-- Aim of the exercise --
Can you format every line of the entries below as a numbered list, skipping blank lines and leaving out the pictures?

-- Data in this exercise --
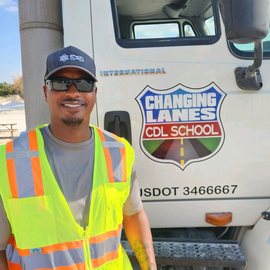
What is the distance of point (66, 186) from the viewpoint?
1075 mm

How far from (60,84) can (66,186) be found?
0.42 meters

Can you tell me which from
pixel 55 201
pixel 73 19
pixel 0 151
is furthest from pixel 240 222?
pixel 73 19

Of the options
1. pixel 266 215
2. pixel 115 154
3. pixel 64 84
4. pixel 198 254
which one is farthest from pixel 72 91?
pixel 266 215

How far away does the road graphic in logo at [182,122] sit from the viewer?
156 centimetres

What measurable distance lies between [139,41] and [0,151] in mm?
977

-- Full output --
1. What is the distance of point (66, 186) from the viewpoint?
2. 1075 mm
3. How far from (60,84) can (66,186) be found?
4. 0.42 meters
5. Can you tell me which from
6. pixel 55 201
7. pixel 73 19
8. pixel 0 151
9. is furthest from pixel 240 222?
10. pixel 73 19
11. Of the options
12. 1. pixel 266 215
13. 2. pixel 115 154
14. 3. pixel 64 84
15. 4. pixel 198 254
16. which one is farthest from pixel 72 91?
17. pixel 266 215
18. How far away does the road graphic in logo at [182,122] sit from the viewer?
19. 156 centimetres
20. What measurable distance lies between [139,41] and [0,151] in mm?
21. 977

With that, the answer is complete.